Je suis malvoyant. Et alors?

Pascale Kroll

A 35 ans, bardé de diplômes et d'expériences à l'international, Stéphane Forgeron a le profil rêvé pour les recruteurs. Son parcours a pourtant été chaotique. Pourquoi tant de galères ? Il est malvoyant...

« Je ne vois pas le nom des rues. J'évite les obstacles in extremis. Mais je suis parfaitement autonome à mon poste de travail. » Catégorisé malvoyant, Stéphane Forgeron lit sur ordinateur grâce à certaines adaptations, notamment un système d'agrandissement d'écran. Il est brailliste. Une différence qui peut faire peur à nombre de recruteurs.
« Etre une personne handicapée est surtout handicapant en raison des préjugés, constate-t-il. La France ne sait pas gérer la différence. On juge d'abord mon handicap et après mes compétences. Aux Etats-Unis, au contraire, on part du principe que la différence peut être compensée et que la personne différente détient des atouts. »


Un CV digne d'un haut potentiel

Son CV béton et ses expériences à l'international auraient pourtant pu faire tomber les blocages psychologiques liés au handicap : titulaire de diplômes en linguistiques et en commerce international, ce candidat émérite parle couramment l'anglais, l'espagnol et le portugais.

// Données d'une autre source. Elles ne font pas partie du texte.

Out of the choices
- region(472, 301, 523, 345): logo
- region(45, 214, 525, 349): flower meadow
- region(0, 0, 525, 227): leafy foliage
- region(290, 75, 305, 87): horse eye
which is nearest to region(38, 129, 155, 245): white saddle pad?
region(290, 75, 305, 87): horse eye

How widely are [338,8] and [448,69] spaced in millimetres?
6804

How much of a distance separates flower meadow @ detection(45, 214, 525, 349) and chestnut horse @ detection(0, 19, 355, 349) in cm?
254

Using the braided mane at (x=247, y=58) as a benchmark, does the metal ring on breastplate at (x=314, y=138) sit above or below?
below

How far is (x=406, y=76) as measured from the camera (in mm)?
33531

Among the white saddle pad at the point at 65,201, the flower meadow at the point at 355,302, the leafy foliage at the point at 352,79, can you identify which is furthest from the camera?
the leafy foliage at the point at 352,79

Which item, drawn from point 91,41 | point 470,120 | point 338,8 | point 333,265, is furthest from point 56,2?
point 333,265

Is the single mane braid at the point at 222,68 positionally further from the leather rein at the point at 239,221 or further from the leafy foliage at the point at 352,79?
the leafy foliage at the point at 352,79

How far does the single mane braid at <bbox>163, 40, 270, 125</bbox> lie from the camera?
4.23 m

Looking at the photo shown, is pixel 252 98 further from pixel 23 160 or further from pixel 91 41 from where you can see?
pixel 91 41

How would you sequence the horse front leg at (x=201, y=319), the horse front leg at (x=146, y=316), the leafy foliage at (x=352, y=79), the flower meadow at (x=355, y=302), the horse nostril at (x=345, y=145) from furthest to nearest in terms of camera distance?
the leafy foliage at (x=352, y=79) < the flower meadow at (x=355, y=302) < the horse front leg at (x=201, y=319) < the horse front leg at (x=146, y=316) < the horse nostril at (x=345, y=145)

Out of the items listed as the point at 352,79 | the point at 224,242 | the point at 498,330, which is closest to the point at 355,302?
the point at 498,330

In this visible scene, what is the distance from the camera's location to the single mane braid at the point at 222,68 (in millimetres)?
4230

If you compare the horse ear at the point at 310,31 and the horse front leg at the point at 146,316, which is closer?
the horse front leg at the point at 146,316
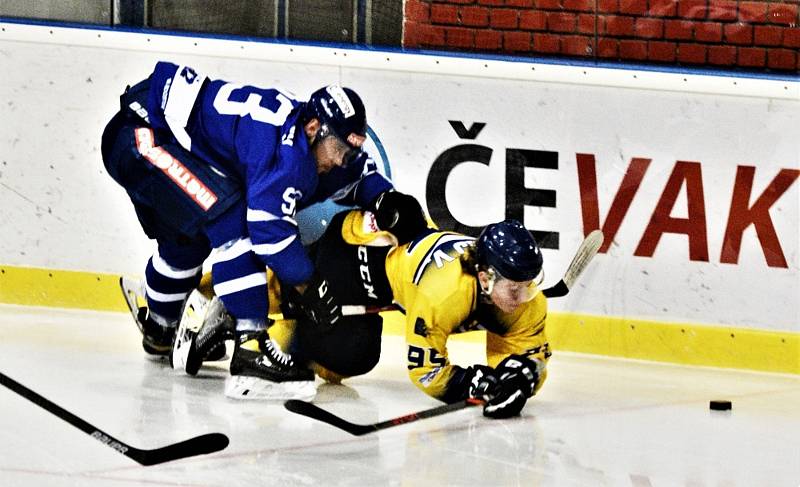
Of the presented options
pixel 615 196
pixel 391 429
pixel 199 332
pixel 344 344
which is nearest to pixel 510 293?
pixel 391 429

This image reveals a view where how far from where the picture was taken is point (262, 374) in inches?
157

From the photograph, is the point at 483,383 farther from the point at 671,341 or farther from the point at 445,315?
the point at 671,341

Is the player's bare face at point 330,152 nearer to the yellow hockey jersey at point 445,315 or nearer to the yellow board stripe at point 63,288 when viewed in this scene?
the yellow hockey jersey at point 445,315

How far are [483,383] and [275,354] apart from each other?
2.02 ft

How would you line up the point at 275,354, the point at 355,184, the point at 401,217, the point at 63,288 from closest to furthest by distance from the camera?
the point at 275,354 → the point at 401,217 → the point at 355,184 → the point at 63,288

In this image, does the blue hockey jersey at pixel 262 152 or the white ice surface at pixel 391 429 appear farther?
the blue hockey jersey at pixel 262 152

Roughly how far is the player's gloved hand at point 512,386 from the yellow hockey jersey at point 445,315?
0.05 meters

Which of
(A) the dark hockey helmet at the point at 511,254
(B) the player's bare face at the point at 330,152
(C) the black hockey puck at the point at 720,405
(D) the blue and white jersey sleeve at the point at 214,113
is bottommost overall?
(C) the black hockey puck at the point at 720,405

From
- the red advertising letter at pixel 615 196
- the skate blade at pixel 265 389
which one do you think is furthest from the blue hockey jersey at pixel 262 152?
the red advertising letter at pixel 615 196

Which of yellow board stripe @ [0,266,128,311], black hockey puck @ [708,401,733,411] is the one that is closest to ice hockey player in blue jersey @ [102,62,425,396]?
yellow board stripe @ [0,266,128,311]

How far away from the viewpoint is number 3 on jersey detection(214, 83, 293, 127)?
400cm

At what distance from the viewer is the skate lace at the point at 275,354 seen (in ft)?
13.1

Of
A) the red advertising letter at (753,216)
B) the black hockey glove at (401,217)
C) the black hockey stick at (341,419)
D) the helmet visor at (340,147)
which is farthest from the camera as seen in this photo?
the red advertising letter at (753,216)

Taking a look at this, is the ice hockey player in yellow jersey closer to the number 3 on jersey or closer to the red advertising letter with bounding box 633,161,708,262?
the number 3 on jersey
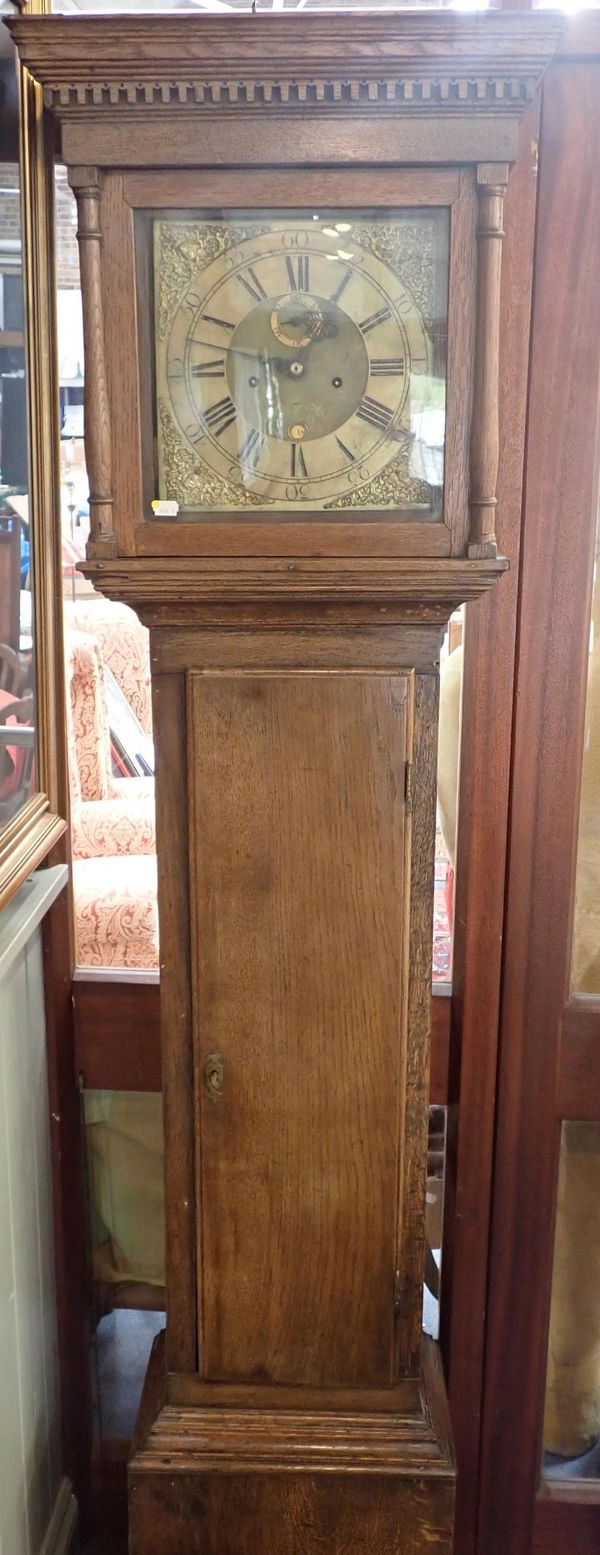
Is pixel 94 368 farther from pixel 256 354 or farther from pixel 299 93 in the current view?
pixel 299 93

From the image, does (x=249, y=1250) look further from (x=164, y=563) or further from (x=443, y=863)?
(x=164, y=563)

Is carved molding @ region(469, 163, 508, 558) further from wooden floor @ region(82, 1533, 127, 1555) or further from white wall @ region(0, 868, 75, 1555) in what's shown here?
wooden floor @ region(82, 1533, 127, 1555)

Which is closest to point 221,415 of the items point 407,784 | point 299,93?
point 299,93

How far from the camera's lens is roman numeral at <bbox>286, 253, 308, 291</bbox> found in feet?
Result: 3.50

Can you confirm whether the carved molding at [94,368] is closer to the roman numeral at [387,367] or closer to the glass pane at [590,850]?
the roman numeral at [387,367]

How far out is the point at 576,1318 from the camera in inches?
64.2

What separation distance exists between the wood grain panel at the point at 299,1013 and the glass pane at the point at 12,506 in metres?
0.23

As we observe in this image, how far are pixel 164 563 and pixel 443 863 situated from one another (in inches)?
23.8

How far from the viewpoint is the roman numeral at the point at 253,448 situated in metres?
1.10

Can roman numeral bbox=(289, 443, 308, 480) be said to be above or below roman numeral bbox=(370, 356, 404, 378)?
below

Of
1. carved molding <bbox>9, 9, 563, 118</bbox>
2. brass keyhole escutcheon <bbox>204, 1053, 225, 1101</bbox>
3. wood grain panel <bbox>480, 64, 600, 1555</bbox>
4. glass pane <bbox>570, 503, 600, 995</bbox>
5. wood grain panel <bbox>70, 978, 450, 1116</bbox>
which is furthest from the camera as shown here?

Après plusieurs mois de recherche d'emploi en 2000-2001, ne trouvant pas d'offres répondant à ses attentes notamment car il ne sortait pas d'une grande école, il est retourné sur les bancs de l'école. En visant cette fois HEC, couplée à un MS de Telecom Paris.


« Le conseil me ferme totalement ses portes »

« HEC a grandement facilité ma recherche d'emploi, souligne Stéphane Forgeron. Auparavant, les recruteurs trouvaient tous les artifices pour ne pas me recevoir. Après, dix entreprises m'ont reçu en entretien. Cinq d'entre elles étaient prêtes à m'embaucher. » Mais, contrairement à ses camarades de promotion, Stéphane a dû faire une croix sur son rêve : travailler dans le conseil.

« Ce secteur, comme l'audit, ferme totalement ses portes aux candidats handicapés, constate-t-il amer. On m'expliquait qu'il était inenvisageable de me recevoir car les tests de sélection n'étaient pas adaptés à ma situation. C'est surtout le blocage psychologique qui est important dans ce secteur. On ne me donnait jamais la vraie raison ou alors les recruteurs affirmaient que ce serait leurs clients qui tiqueraient. Clients qui, soit dit en passant, se sont dotés d'une mission handicap. »


« Surtout reçu par des banques dotées d'une cellule handicap »

Pour accroître ses chances, Stéphane Forgeron a visé les secteurs de la banque, des services et de l'industrie, réputés plus ouverts aux candidatures de personnes handicapées.
« J'ai surtout été reçu en entretien par des entreprises du secteur bancaire dotées d'une cellule handicap. Elles essaient tant bien que mal de trouver des solutions pour démystifier le handicap dans leurs équipes. »


« L'insertion s'est trop bien passée ! »

Depuis juillet 2007, Stéphane Forgeron est salarié dans une grande banque française en tant qu'acheteur senior en prestations informatiques et de conseil au sein de la direction des achats groupe. Heureux ? Pas tant que ça.
« Je me suis trop bien intégré à mon équipe et à mon environnement de travail ! indique-t-il bizarrement. A tel point que mes collègues ne me considèrent plus comme différent. Cela peut être un problème car ils oublient que je peux avoir des difficultés à réaliser certaines tâches, comme par exemple faire des powerpoint très conceptualisés. Tout est faisable, mais cela demande un effort important et le résultat n'est pas forcément bon. Je trouve que, sur un poste donné, en concurrence avec une personne valide, on sera toujours plus exigeant avec une personne non valide. Vous aurez beau sortir de la meilleure école, ce ne sera jamais suffisant. »

Ce cadre envisage aujourd'hui son évolution de carrière, « pour une fonction plus diversifiée d'envergure plus internationale ». Mais il va encore devoir se battre. Si, en France, on parle assez facilement de l'embauche des personnes handicapées, leur évolution, elle, est encore peu envisagée.